I've wanted to be a writer since I was eight years old and wrote my first haiku. When I was growing up, we spoke Korean at home, and I didn't learn English until I started school. There was something about learning to write poems and stories in English - to be able to control language and communicate in this different way - that was immediately and profoundly important. Writing has been the one constant thing in my life ever since. I made some choices that probably look like detours: I studied math at the University of Chicago, but I was writing stories and poems the whole time, and then I worked at a think tank doing economics and statistics before I went to Cornell to get my MFA. The cool thing as a writer is that everything is relevant: you end up using everything, all your experiences come into play somehow, even if it doesn't seem obvious that they will at the time.

Korean folktales and family stories feature in your book. Do you recall the first important folktale you were ever told and how it shaped your life?

My parents told me so many, night after night, as I was growing up. That's how they got me to sleep, though it didn't always work - I always wanted more. My mother told me stories from all over - Greek myths and European fairy tales - and my father had stories about cunning, sneaky tigers with a taste for dried persimmons and misbehaving children. A lot of my childhood memories centre around stories, and the wonderful safe feeling of being told them by my parents in our house. The Disney fairy tales I grew up watching taught my generation of girls to want to be princesses: to wait for Prince Charming, to beware the wolf, and hope a man will rescue you if you're ever in trouble. Interestingly, I learned later that the folk (oral) versions of these tales are often very different, that in those, the girl often outwits the wolf and rescues herself. It's worth noting the folk versions were usually told by women and the fairy tales were written down by men. As I learned more about folk and fairy tales, I started thinking about the Korean folktales I grew up with, which also had hidden messages about loyalty and sacrifice and the value of familial love.

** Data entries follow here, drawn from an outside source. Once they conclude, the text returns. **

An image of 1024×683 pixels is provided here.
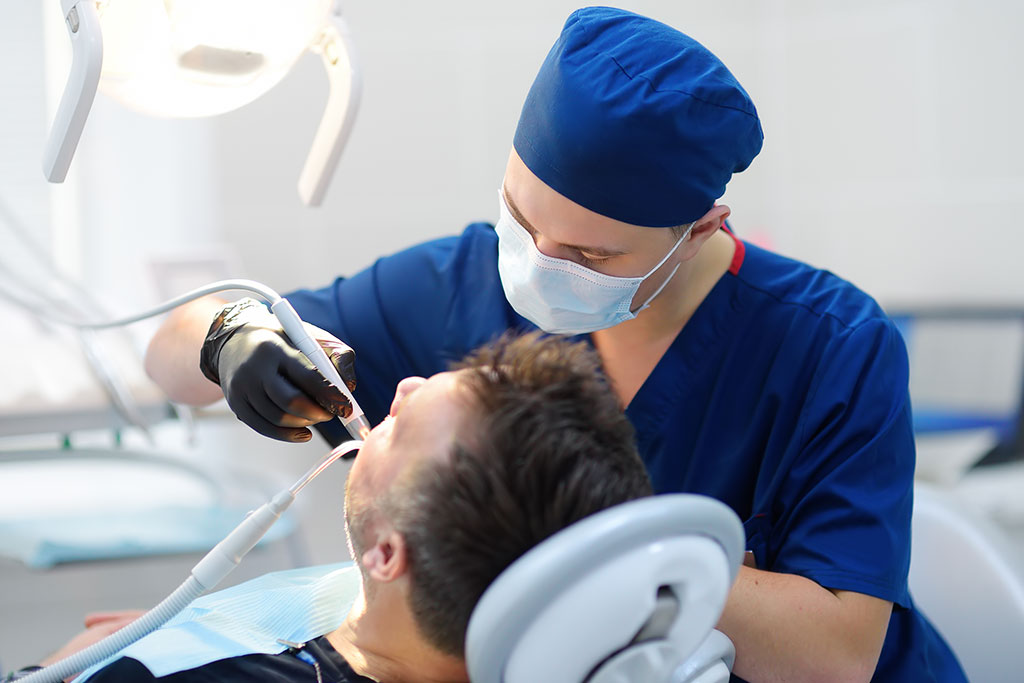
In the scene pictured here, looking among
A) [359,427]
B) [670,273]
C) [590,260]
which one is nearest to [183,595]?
[359,427]

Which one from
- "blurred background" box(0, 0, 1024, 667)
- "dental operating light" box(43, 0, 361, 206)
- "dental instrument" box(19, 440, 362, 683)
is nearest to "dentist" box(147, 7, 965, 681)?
"dental instrument" box(19, 440, 362, 683)

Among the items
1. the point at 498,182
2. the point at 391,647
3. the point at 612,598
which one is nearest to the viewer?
the point at 612,598

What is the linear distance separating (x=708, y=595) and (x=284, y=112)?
2202mm

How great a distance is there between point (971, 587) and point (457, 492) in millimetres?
936

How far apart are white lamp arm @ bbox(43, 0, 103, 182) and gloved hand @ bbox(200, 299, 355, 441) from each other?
0.28 metres

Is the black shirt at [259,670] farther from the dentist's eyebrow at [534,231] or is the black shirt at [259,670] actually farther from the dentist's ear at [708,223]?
the dentist's ear at [708,223]

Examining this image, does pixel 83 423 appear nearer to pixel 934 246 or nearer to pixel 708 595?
pixel 708 595

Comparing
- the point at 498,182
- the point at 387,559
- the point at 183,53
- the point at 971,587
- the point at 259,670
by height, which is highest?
the point at 183,53

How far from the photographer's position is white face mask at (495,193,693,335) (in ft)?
3.71

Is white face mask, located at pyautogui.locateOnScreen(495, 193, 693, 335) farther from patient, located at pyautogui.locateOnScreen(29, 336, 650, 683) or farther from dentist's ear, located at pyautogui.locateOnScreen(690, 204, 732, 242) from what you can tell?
patient, located at pyautogui.locateOnScreen(29, 336, 650, 683)

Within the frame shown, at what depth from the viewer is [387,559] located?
0.94 meters

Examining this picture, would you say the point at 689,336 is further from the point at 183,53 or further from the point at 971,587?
the point at 183,53

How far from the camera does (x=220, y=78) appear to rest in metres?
1.09

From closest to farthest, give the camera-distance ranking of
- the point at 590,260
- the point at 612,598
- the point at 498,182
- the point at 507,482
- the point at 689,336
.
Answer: the point at 612,598 < the point at 507,482 < the point at 590,260 < the point at 689,336 < the point at 498,182
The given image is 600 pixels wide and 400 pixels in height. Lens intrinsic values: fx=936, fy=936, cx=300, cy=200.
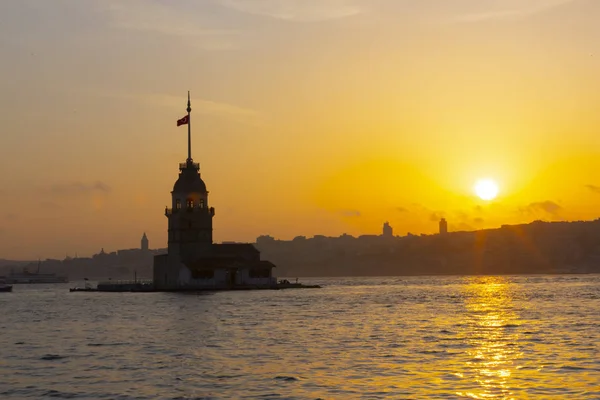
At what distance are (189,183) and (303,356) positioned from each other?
85.6 metres

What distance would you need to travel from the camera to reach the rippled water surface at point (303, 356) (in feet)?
121

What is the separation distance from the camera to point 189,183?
131m

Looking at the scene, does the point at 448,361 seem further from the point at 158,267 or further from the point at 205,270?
the point at 158,267

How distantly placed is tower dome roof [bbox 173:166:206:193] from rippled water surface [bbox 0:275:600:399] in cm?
4848

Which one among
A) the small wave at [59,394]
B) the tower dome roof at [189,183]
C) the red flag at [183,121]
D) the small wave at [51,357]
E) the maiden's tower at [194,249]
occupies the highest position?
the red flag at [183,121]

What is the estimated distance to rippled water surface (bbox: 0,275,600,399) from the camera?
121 feet

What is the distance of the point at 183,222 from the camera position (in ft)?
426

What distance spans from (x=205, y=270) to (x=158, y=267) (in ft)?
33.5

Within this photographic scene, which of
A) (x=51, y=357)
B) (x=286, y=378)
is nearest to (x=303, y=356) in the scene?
(x=286, y=378)

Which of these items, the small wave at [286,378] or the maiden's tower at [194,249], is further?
the maiden's tower at [194,249]

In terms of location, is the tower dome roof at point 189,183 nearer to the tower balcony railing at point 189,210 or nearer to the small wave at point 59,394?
the tower balcony railing at point 189,210

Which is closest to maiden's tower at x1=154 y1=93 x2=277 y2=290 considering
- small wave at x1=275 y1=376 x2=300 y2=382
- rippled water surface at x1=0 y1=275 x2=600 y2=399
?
rippled water surface at x1=0 y1=275 x2=600 y2=399

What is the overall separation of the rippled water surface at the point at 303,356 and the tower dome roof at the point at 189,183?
4848 centimetres

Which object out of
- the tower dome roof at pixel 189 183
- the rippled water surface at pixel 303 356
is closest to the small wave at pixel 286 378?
the rippled water surface at pixel 303 356
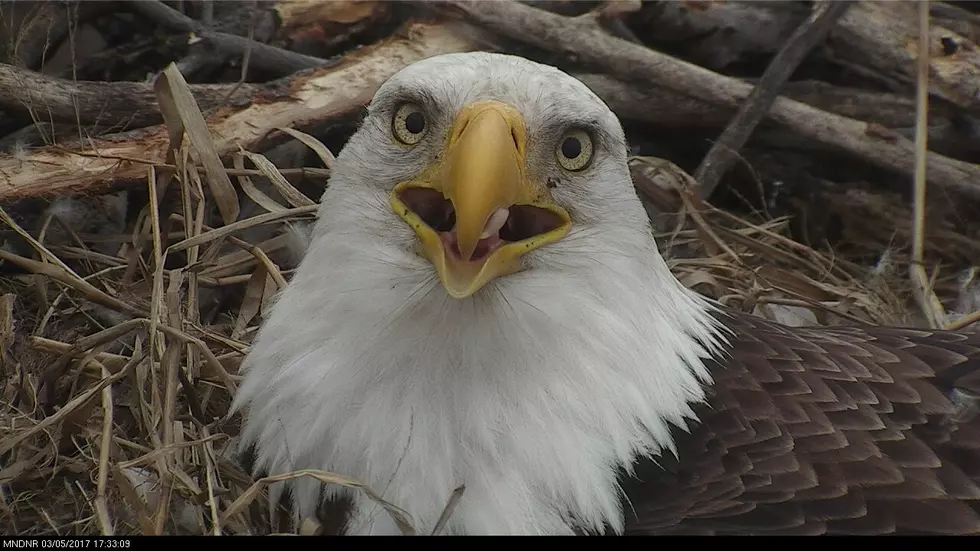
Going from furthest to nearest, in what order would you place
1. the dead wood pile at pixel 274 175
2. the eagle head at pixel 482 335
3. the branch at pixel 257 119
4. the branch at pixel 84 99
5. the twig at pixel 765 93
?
1. the twig at pixel 765 93
2. the branch at pixel 84 99
3. the branch at pixel 257 119
4. the dead wood pile at pixel 274 175
5. the eagle head at pixel 482 335

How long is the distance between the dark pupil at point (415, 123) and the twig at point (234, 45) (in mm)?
1285

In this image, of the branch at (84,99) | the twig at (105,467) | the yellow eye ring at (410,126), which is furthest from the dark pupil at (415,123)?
the branch at (84,99)

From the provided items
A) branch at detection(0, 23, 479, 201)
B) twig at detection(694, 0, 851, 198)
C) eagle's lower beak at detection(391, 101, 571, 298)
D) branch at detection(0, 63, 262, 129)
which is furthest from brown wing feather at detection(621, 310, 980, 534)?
branch at detection(0, 63, 262, 129)

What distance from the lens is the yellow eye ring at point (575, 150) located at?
1636 mm

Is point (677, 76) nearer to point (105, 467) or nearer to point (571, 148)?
point (571, 148)

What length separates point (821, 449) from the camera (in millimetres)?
1741

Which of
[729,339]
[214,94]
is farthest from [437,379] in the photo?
[214,94]

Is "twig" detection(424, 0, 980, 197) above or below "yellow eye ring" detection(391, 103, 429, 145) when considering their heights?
below

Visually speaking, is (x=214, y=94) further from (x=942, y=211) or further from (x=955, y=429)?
(x=942, y=211)

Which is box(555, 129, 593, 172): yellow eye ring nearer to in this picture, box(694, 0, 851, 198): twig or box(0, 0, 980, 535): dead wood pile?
box(0, 0, 980, 535): dead wood pile

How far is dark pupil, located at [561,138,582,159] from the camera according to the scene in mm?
1645

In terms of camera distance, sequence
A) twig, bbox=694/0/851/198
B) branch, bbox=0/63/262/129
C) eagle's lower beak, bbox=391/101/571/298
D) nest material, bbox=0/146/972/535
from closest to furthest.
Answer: eagle's lower beak, bbox=391/101/571/298, nest material, bbox=0/146/972/535, branch, bbox=0/63/262/129, twig, bbox=694/0/851/198

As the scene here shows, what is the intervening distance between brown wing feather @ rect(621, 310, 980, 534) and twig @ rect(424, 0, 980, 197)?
1145 millimetres

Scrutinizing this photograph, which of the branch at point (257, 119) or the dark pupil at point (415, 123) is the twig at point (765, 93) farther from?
the dark pupil at point (415, 123)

In at least one way, your book is autobiographical. You have an aunt you never knew existed until 40 years after she was kidnapped in Seoul and taken to live in North Korea. What happened to your aunt?

I hesitate to say that part of my book is autobiographical because the experiences of the characters around that event are actually so unlike my family's. I know almost nothing about what happened to my aunt and how her disappearance affected anyone, because so little was said about her. It was dangerous to talk about when it happened - for the family left behind, and also - perhaps - for her on the other side. I think there are other families harbouring this kind of secret or loss, and that takes my breath away. That's partly why I was interested in constructing a narrative around the idea of an invisible absence or disappearance: it gave me access to something that is otherwise elusive.

In Forgotten Country, you explore the experience of a Korean immigrant family in America, and their challenges in adapting to a new culture. Do you think the Korean experience is unique?

Absolutely, but I also think it's more complicated than that. It has a unique history and culture, but the immigrant experience is also universally about struggle and adapting, change and loss, growth and hope and becoming.

How much time have you spent in Korea? How do you feel about the country when you return?

I love Korea, and will always love Korea. My grandmother and almost my entire extended family lives there, and going back is like going anywhere you have ever really loved and longed for: familiar and changed at the same time, happy and sad both.

What's your next project?

I'm working on a new novel, and can't say too much about it except that it's about women and math and science in the first half of the 20th century, and that it's been really fun so far. It's such a wonderful feeling to dive back into a new world.